Sparse-only BB25: Yes, it works standalone. When there's no ANN index, the hybrid flag is False and the fusion logic (logodds/convex/rrf) is never reached -- sparse results are returned directly with BB25 probabilities from the normalizer.
Subclass extraction: Good idea. I'll refactor the fusion methods into a separate Hybrid class (similar to Normalize) so Search delegates to it based on the scoring configuration. |
Move logodds, convex, and rrf fusion methods from Search into a dedicated Hybrid class, following the same pattern as Normalize.
|
Running the tests now. Once complete, I'll merge and re-run the benchmarks and report back. Thank you for this! |
|
@jaepil Just ran the build. It's failing due to the coding conventions failing. If you wanted to fix this, you'd just need to install pre-commit to see the issues: https://github.com/neuml/.github/blob/master/CONTRIBUTING.md#set-up-a-development-environment If you don't have time for that, I can merge and fix after that. |
@davidmezzetti I'm going to fix it now. |
- Fix black formatting: remove unnecessary parentheses, remove spaces around ** - Fix pylint too-many-branches: extract calibrate() method from logodds() - Fix pylint unused-variable: rename score to _ in rrf()
|
@davidmezzetti Fixed the coding convention issues (black formatting + pylint warnings). The CI should pass now. |
|
The other minor thing coding convention wise is the repo doesn't use "_" variable notation. But I can modify that after the merge too. |
|
@jaepil Merged! I just ran the tests locally and they match. Thank you once again for adding this algorithm in! |
|
@davidmezzetti Thank you for the thorough review and for merging! I'll keep the |
|
I just added tests for this code and added a couple code standardizations. Task complete! Thanks again. |
Summary
logodds(),convex(), andrrf()methodsisbayes()on scoring classes to select the appropriate fusion strategyMotivation
BB25 normalization outputs calibrated probabilities in [0, 1]. The existing convex combination fusion (
w * dense + (1-w) * sparse) treats these as raw weights, discarding the Bayesian probability semantics. Log-odds conjunction fuses evidence in logit space where independent probability signals combine additively -- the mathematically correct way to accumulate Bayesian evidence.BEIR Benchmark Results (nDCG@10)
4/5 datasets improved.
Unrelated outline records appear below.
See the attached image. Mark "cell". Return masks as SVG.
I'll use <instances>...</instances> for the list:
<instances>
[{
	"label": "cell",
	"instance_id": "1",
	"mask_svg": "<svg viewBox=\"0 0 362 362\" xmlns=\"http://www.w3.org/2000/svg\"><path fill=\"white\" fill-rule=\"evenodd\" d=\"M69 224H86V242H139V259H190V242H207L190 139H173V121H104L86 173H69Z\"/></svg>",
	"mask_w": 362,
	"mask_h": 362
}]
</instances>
Average delta: +0.85 across all 5 datasets.
The nfcorpus regression is an inherent property of logit-space fusion on a corpus with very short queries (median 2 words), many relevant documents per query (38.2 avg), and graded relevance levels. The nonlinear logit transform reorders documents whose scores are very close, which slightly hurts fine-grained ordering among many high-scoring relevant documents.
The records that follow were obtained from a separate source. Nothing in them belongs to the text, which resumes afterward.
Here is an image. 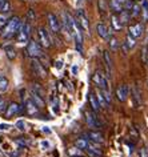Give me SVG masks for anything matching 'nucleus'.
Returning <instances> with one entry per match:
<instances>
[{
    "label": "nucleus",
    "mask_w": 148,
    "mask_h": 157,
    "mask_svg": "<svg viewBox=\"0 0 148 157\" xmlns=\"http://www.w3.org/2000/svg\"><path fill=\"white\" fill-rule=\"evenodd\" d=\"M21 27V21L18 16H14L11 17L8 21L4 24L3 27V31H2V37L4 40H11L14 36H18L19 33V29Z\"/></svg>",
    "instance_id": "1"
},
{
    "label": "nucleus",
    "mask_w": 148,
    "mask_h": 157,
    "mask_svg": "<svg viewBox=\"0 0 148 157\" xmlns=\"http://www.w3.org/2000/svg\"><path fill=\"white\" fill-rule=\"evenodd\" d=\"M31 32H32V21L27 19L24 23H21V27H20V29H19L18 41L21 43V44L28 43L29 37H31Z\"/></svg>",
    "instance_id": "2"
},
{
    "label": "nucleus",
    "mask_w": 148,
    "mask_h": 157,
    "mask_svg": "<svg viewBox=\"0 0 148 157\" xmlns=\"http://www.w3.org/2000/svg\"><path fill=\"white\" fill-rule=\"evenodd\" d=\"M27 53H28V56H31L32 59H39V57L43 56V49L37 41L29 40L28 45H27Z\"/></svg>",
    "instance_id": "3"
},
{
    "label": "nucleus",
    "mask_w": 148,
    "mask_h": 157,
    "mask_svg": "<svg viewBox=\"0 0 148 157\" xmlns=\"http://www.w3.org/2000/svg\"><path fill=\"white\" fill-rule=\"evenodd\" d=\"M93 83L102 89V91L110 89L108 88V78H107L106 75H103L102 71H96L95 72V75H93Z\"/></svg>",
    "instance_id": "4"
},
{
    "label": "nucleus",
    "mask_w": 148,
    "mask_h": 157,
    "mask_svg": "<svg viewBox=\"0 0 148 157\" xmlns=\"http://www.w3.org/2000/svg\"><path fill=\"white\" fill-rule=\"evenodd\" d=\"M31 69H32V72L35 73V76H37L40 78L47 77V71L44 68V65H43L37 59H32V61H31Z\"/></svg>",
    "instance_id": "5"
},
{
    "label": "nucleus",
    "mask_w": 148,
    "mask_h": 157,
    "mask_svg": "<svg viewBox=\"0 0 148 157\" xmlns=\"http://www.w3.org/2000/svg\"><path fill=\"white\" fill-rule=\"evenodd\" d=\"M39 108L36 104H35V101L32 99H27L24 101V111L27 115H29V116H37L39 115Z\"/></svg>",
    "instance_id": "6"
},
{
    "label": "nucleus",
    "mask_w": 148,
    "mask_h": 157,
    "mask_svg": "<svg viewBox=\"0 0 148 157\" xmlns=\"http://www.w3.org/2000/svg\"><path fill=\"white\" fill-rule=\"evenodd\" d=\"M37 35H39L40 44L44 47V48H48V47L51 45V37H49V35H48V32H47V29L43 28V27H40V28L37 29Z\"/></svg>",
    "instance_id": "7"
},
{
    "label": "nucleus",
    "mask_w": 148,
    "mask_h": 157,
    "mask_svg": "<svg viewBox=\"0 0 148 157\" xmlns=\"http://www.w3.org/2000/svg\"><path fill=\"white\" fill-rule=\"evenodd\" d=\"M47 20H48V24H49V28L52 29V32L57 33L60 31V21L59 19H57V16L55 13L49 12L48 15H47Z\"/></svg>",
    "instance_id": "8"
},
{
    "label": "nucleus",
    "mask_w": 148,
    "mask_h": 157,
    "mask_svg": "<svg viewBox=\"0 0 148 157\" xmlns=\"http://www.w3.org/2000/svg\"><path fill=\"white\" fill-rule=\"evenodd\" d=\"M77 21H79V24H80L81 28H83L85 32L89 35V20H88L87 15H85V12L83 10L77 11Z\"/></svg>",
    "instance_id": "9"
},
{
    "label": "nucleus",
    "mask_w": 148,
    "mask_h": 157,
    "mask_svg": "<svg viewBox=\"0 0 148 157\" xmlns=\"http://www.w3.org/2000/svg\"><path fill=\"white\" fill-rule=\"evenodd\" d=\"M85 151H87L89 157H102L103 156V152H102V149H100L99 144L92 143V141H89V144H88V147Z\"/></svg>",
    "instance_id": "10"
},
{
    "label": "nucleus",
    "mask_w": 148,
    "mask_h": 157,
    "mask_svg": "<svg viewBox=\"0 0 148 157\" xmlns=\"http://www.w3.org/2000/svg\"><path fill=\"white\" fill-rule=\"evenodd\" d=\"M96 32H97V35H99L102 39L110 41V39H111V29H108V27L106 24L99 23V24L96 25Z\"/></svg>",
    "instance_id": "11"
},
{
    "label": "nucleus",
    "mask_w": 148,
    "mask_h": 157,
    "mask_svg": "<svg viewBox=\"0 0 148 157\" xmlns=\"http://www.w3.org/2000/svg\"><path fill=\"white\" fill-rule=\"evenodd\" d=\"M85 121H87V124H88L89 128H99L100 127L99 119H97L96 115L92 111H87V112H85Z\"/></svg>",
    "instance_id": "12"
},
{
    "label": "nucleus",
    "mask_w": 148,
    "mask_h": 157,
    "mask_svg": "<svg viewBox=\"0 0 148 157\" xmlns=\"http://www.w3.org/2000/svg\"><path fill=\"white\" fill-rule=\"evenodd\" d=\"M20 112H21V105H19L18 103H11L6 109V117L11 119V117L19 115Z\"/></svg>",
    "instance_id": "13"
},
{
    "label": "nucleus",
    "mask_w": 148,
    "mask_h": 157,
    "mask_svg": "<svg viewBox=\"0 0 148 157\" xmlns=\"http://www.w3.org/2000/svg\"><path fill=\"white\" fill-rule=\"evenodd\" d=\"M128 33H130L132 37L138 39V37H140L144 33V25L142 24V23H138V24L130 25V28H128Z\"/></svg>",
    "instance_id": "14"
},
{
    "label": "nucleus",
    "mask_w": 148,
    "mask_h": 157,
    "mask_svg": "<svg viewBox=\"0 0 148 157\" xmlns=\"http://www.w3.org/2000/svg\"><path fill=\"white\" fill-rule=\"evenodd\" d=\"M85 136H87L88 140L92 141V143H96V144H103L104 143V136L99 131H88V133Z\"/></svg>",
    "instance_id": "15"
},
{
    "label": "nucleus",
    "mask_w": 148,
    "mask_h": 157,
    "mask_svg": "<svg viewBox=\"0 0 148 157\" xmlns=\"http://www.w3.org/2000/svg\"><path fill=\"white\" fill-rule=\"evenodd\" d=\"M128 85L123 84V85H118V88H116V96H118L119 101H126L127 97H128Z\"/></svg>",
    "instance_id": "16"
},
{
    "label": "nucleus",
    "mask_w": 148,
    "mask_h": 157,
    "mask_svg": "<svg viewBox=\"0 0 148 157\" xmlns=\"http://www.w3.org/2000/svg\"><path fill=\"white\" fill-rule=\"evenodd\" d=\"M132 97H134V105H135V108H139L140 105H142V92H140L138 84H135L134 88H132Z\"/></svg>",
    "instance_id": "17"
},
{
    "label": "nucleus",
    "mask_w": 148,
    "mask_h": 157,
    "mask_svg": "<svg viewBox=\"0 0 148 157\" xmlns=\"http://www.w3.org/2000/svg\"><path fill=\"white\" fill-rule=\"evenodd\" d=\"M103 59H104V63H106V67H107V77H111V73H112V60H111V56H110V52H108V51H104Z\"/></svg>",
    "instance_id": "18"
},
{
    "label": "nucleus",
    "mask_w": 148,
    "mask_h": 157,
    "mask_svg": "<svg viewBox=\"0 0 148 157\" xmlns=\"http://www.w3.org/2000/svg\"><path fill=\"white\" fill-rule=\"evenodd\" d=\"M89 104H91V108L93 112H99L100 111V104H99V100H97V96L95 93H89Z\"/></svg>",
    "instance_id": "19"
},
{
    "label": "nucleus",
    "mask_w": 148,
    "mask_h": 157,
    "mask_svg": "<svg viewBox=\"0 0 148 157\" xmlns=\"http://www.w3.org/2000/svg\"><path fill=\"white\" fill-rule=\"evenodd\" d=\"M110 7H111V10L116 13H120L124 10V6L119 2V0H110Z\"/></svg>",
    "instance_id": "20"
},
{
    "label": "nucleus",
    "mask_w": 148,
    "mask_h": 157,
    "mask_svg": "<svg viewBox=\"0 0 148 157\" xmlns=\"http://www.w3.org/2000/svg\"><path fill=\"white\" fill-rule=\"evenodd\" d=\"M10 12H11L10 0H3V2H0V15H7Z\"/></svg>",
    "instance_id": "21"
},
{
    "label": "nucleus",
    "mask_w": 148,
    "mask_h": 157,
    "mask_svg": "<svg viewBox=\"0 0 148 157\" xmlns=\"http://www.w3.org/2000/svg\"><path fill=\"white\" fill-rule=\"evenodd\" d=\"M111 24H112V28L115 31H120L123 28V23L120 21V19L116 16V15H112L111 16Z\"/></svg>",
    "instance_id": "22"
},
{
    "label": "nucleus",
    "mask_w": 148,
    "mask_h": 157,
    "mask_svg": "<svg viewBox=\"0 0 148 157\" xmlns=\"http://www.w3.org/2000/svg\"><path fill=\"white\" fill-rule=\"evenodd\" d=\"M3 48H4V52L10 60H14V59L16 57V51H15V48L12 45H4Z\"/></svg>",
    "instance_id": "23"
},
{
    "label": "nucleus",
    "mask_w": 148,
    "mask_h": 157,
    "mask_svg": "<svg viewBox=\"0 0 148 157\" xmlns=\"http://www.w3.org/2000/svg\"><path fill=\"white\" fill-rule=\"evenodd\" d=\"M31 89H32L31 92L36 93V95H39L40 97H43V99H44V89L41 88V85H40V84H37V83H32V84H31Z\"/></svg>",
    "instance_id": "24"
},
{
    "label": "nucleus",
    "mask_w": 148,
    "mask_h": 157,
    "mask_svg": "<svg viewBox=\"0 0 148 157\" xmlns=\"http://www.w3.org/2000/svg\"><path fill=\"white\" fill-rule=\"evenodd\" d=\"M131 17H132L131 12H130V11H127V10H123L122 12L119 13V19H120V21H122L123 24H127V23L131 20Z\"/></svg>",
    "instance_id": "25"
},
{
    "label": "nucleus",
    "mask_w": 148,
    "mask_h": 157,
    "mask_svg": "<svg viewBox=\"0 0 148 157\" xmlns=\"http://www.w3.org/2000/svg\"><path fill=\"white\" fill-rule=\"evenodd\" d=\"M142 13H143V21L148 23V0H142Z\"/></svg>",
    "instance_id": "26"
},
{
    "label": "nucleus",
    "mask_w": 148,
    "mask_h": 157,
    "mask_svg": "<svg viewBox=\"0 0 148 157\" xmlns=\"http://www.w3.org/2000/svg\"><path fill=\"white\" fill-rule=\"evenodd\" d=\"M135 45H136L135 37H132L131 35L128 33V35H127V40H126V43H124V48H126V49H132Z\"/></svg>",
    "instance_id": "27"
},
{
    "label": "nucleus",
    "mask_w": 148,
    "mask_h": 157,
    "mask_svg": "<svg viewBox=\"0 0 148 157\" xmlns=\"http://www.w3.org/2000/svg\"><path fill=\"white\" fill-rule=\"evenodd\" d=\"M31 99L35 101V104H36L39 108H43V107H44V101H43V97H40L39 95H36V93L31 92Z\"/></svg>",
    "instance_id": "28"
},
{
    "label": "nucleus",
    "mask_w": 148,
    "mask_h": 157,
    "mask_svg": "<svg viewBox=\"0 0 148 157\" xmlns=\"http://www.w3.org/2000/svg\"><path fill=\"white\" fill-rule=\"evenodd\" d=\"M88 144H89V140L88 139H77L75 141V145H76L77 148H80V149H87Z\"/></svg>",
    "instance_id": "29"
},
{
    "label": "nucleus",
    "mask_w": 148,
    "mask_h": 157,
    "mask_svg": "<svg viewBox=\"0 0 148 157\" xmlns=\"http://www.w3.org/2000/svg\"><path fill=\"white\" fill-rule=\"evenodd\" d=\"M130 12H131V16L132 17L139 16V15L142 13V7H140L139 4H136V3H134V6H132V8L130 10Z\"/></svg>",
    "instance_id": "30"
},
{
    "label": "nucleus",
    "mask_w": 148,
    "mask_h": 157,
    "mask_svg": "<svg viewBox=\"0 0 148 157\" xmlns=\"http://www.w3.org/2000/svg\"><path fill=\"white\" fill-rule=\"evenodd\" d=\"M97 100H99V104H100V107L102 108H107V105H108V103H107V100L104 99V96H103V93H102V91H99L97 92Z\"/></svg>",
    "instance_id": "31"
},
{
    "label": "nucleus",
    "mask_w": 148,
    "mask_h": 157,
    "mask_svg": "<svg viewBox=\"0 0 148 157\" xmlns=\"http://www.w3.org/2000/svg\"><path fill=\"white\" fill-rule=\"evenodd\" d=\"M8 89V80L4 77L0 78V93H4Z\"/></svg>",
    "instance_id": "32"
},
{
    "label": "nucleus",
    "mask_w": 148,
    "mask_h": 157,
    "mask_svg": "<svg viewBox=\"0 0 148 157\" xmlns=\"http://www.w3.org/2000/svg\"><path fill=\"white\" fill-rule=\"evenodd\" d=\"M15 143H16L20 148H27V147H29V141H28V140H24V139H16V140H15Z\"/></svg>",
    "instance_id": "33"
},
{
    "label": "nucleus",
    "mask_w": 148,
    "mask_h": 157,
    "mask_svg": "<svg viewBox=\"0 0 148 157\" xmlns=\"http://www.w3.org/2000/svg\"><path fill=\"white\" fill-rule=\"evenodd\" d=\"M15 127H16L19 131H21V132H24L25 129H27V128H25L27 125H25V123H24V120H18L16 124H15Z\"/></svg>",
    "instance_id": "34"
},
{
    "label": "nucleus",
    "mask_w": 148,
    "mask_h": 157,
    "mask_svg": "<svg viewBox=\"0 0 148 157\" xmlns=\"http://www.w3.org/2000/svg\"><path fill=\"white\" fill-rule=\"evenodd\" d=\"M100 91H102V89H100ZM102 93H103L104 99L107 100V103L111 104L112 103V96H111V91H110V89H107V91H102Z\"/></svg>",
    "instance_id": "35"
},
{
    "label": "nucleus",
    "mask_w": 148,
    "mask_h": 157,
    "mask_svg": "<svg viewBox=\"0 0 148 157\" xmlns=\"http://www.w3.org/2000/svg\"><path fill=\"white\" fill-rule=\"evenodd\" d=\"M69 155H72V157L73 156H81L80 148H71V149H69Z\"/></svg>",
    "instance_id": "36"
},
{
    "label": "nucleus",
    "mask_w": 148,
    "mask_h": 157,
    "mask_svg": "<svg viewBox=\"0 0 148 157\" xmlns=\"http://www.w3.org/2000/svg\"><path fill=\"white\" fill-rule=\"evenodd\" d=\"M110 45H111V48H112V49H118V47H119V41L116 40L115 37H111V39H110Z\"/></svg>",
    "instance_id": "37"
},
{
    "label": "nucleus",
    "mask_w": 148,
    "mask_h": 157,
    "mask_svg": "<svg viewBox=\"0 0 148 157\" xmlns=\"http://www.w3.org/2000/svg\"><path fill=\"white\" fill-rule=\"evenodd\" d=\"M40 148L41 149H51V144H49V141H47V140H41L40 141Z\"/></svg>",
    "instance_id": "38"
},
{
    "label": "nucleus",
    "mask_w": 148,
    "mask_h": 157,
    "mask_svg": "<svg viewBox=\"0 0 148 157\" xmlns=\"http://www.w3.org/2000/svg\"><path fill=\"white\" fill-rule=\"evenodd\" d=\"M140 157H148V149L146 147L140 149Z\"/></svg>",
    "instance_id": "39"
},
{
    "label": "nucleus",
    "mask_w": 148,
    "mask_h": 157,
    "mask_svg": "<svg viewBox=\"0 0 148 157\" xmlns=\"http://www.w3.org/2000/svg\"><path fill=\"white\" fill-rule=\"evenodd\" d=\"M11 125L10 124H0V131H10Z\"/></svg>",
    "instance_id": "40"
},
{
    "label": "nucleus",
    "mask_w": 148,
    "mask_h": 157,
    "mask_svg": "<svg viewBox=\"0 0 148 157\" xmlns=\"http://www.w3.org/2000/svg\"><path fill=\"white\" fill-rule=\"evenodd\" d=\"M4 108H6V101L0 97V112H3L4 111Z\"/></svg>",
    "instance_id": "41"
},
{
    "label": "nucleus",
    "mask_w": 148,
    "mask_h": 157,
    "mask_svg": "<svg viewBox=\"0 0 148 157\" xmlns=\"http://www.w3.org/2000/svg\"><path fill=\"white\" fill-rule=\"evenodd\" d=\"M55 67H56L57 69H61V67H63V61H61V60L56 61V63H55Z\"/></svg>",
    "instance_id": "42"
},
{
    "label": "nucleus",
    "mask_w": 148,
    "mask_h": 157,
    "mask_svg": "<svg viewBox=\"0 0 148 157\" xmlns=\"http://www.w3.org/2000/svg\"><path fill=\"white\" fill-rule=\"evenodd\" d=\"M77 71H79L77 65H72V73H73V75H76V73H77Z\"/></svg>",
    "instance_id": "43"
},
{
    "label": "nucleus",
    "mask_w": 148,
    "mask_h": 157,
    "mask_svg": "<svg viewBox=\"0 0 148 157\" xmlns=\"http://www.w3.org/2000/svg\"><path fill=\"white\" fill-rule=\"evenodd\" d=\"M83 3H84V0H76V6L77 7H81L83 6Z\"/></svg>",
    "instance_id": "44"
},
{
    "label": "nucleus",
    "mask_w": 148,
    "mask_h": 157,
    "mask_svg": "<svg viewBox=\"0 0 148 157\" xmlns=\"http://www.w3.org/2000/svg\"><path fill=\"white\" fill-rule=\"evenodd\" d=\"M43 132H44V133H51V129H48L47 127H44V128H43Z\"/></svg>",
    "instance_id": "45"
},
{
    "label": "nucleus",
    "mask_w": 148,
    "mask_h": 157,
    "mask_svg": "<svg viewBox=\"0 0 148 157\" xmlns=\"http://www.w3.org/2000/svg\"><path fill=\"white\" fill-rule=\"evenodd\" d=\"M119 2H120V3H122V4H123V6H124V4H126V3L128 2V0H119Z\"/></svg>",
    "instance_id": "46"
},
{
    "label": "nucleus",
    "mask_w": 148,
    "mask_h": 157,
    "mask_svg": "<svg viewBox=\"0 0 148 157\" xmlns=\"http://www.w3.org/2000/svg\"><path fill=\"white\" fill-rule=\"evenodd\" d=\"M73 157H83V156H73Z\"/></svg>",
    "instance_id": "47"
},
{
    "label": "nucleus",
    "mask_w": 148,
    "mask_h": 157,
    "mask_svg": "<svg viewBox=\"0 0 148 157\" xmlns=\"http://www.w3.org/2000/svg\"><path fill=\"white\" fill-rule=\"evenodd\" d=\"M0 156H2V153H0Z\"/></svg>",
    "instance_id": "48"
},
{
    "label": "nucleus",
    "mask_w": 148,
    "mask_h": 157,
    "mask_svg": "<svg viewBox=\"0 0 148 157\" xmlns=\"http://www.w3.org/2000/svg\"><path fill=\"white\" fill-rule=\"evenodd\" d=\"M0 2H3V0H0Z\"/></svg>",
    "instance_id": "49"
}]
</instances>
For nfcorpus-like corpora, the reference BB25 implementation's parameter learning feature (
BayesianProbabilityTransform.fit()) can recover the regression by fitting a stable global beta from relevance judgments, which prevents the per-query median from being thrown off by many near-identical BM25 scores from short queries. In our experiments, learned parameters brought nfcorpus from 32.83% back to 34.88%, surpassing the default baseline.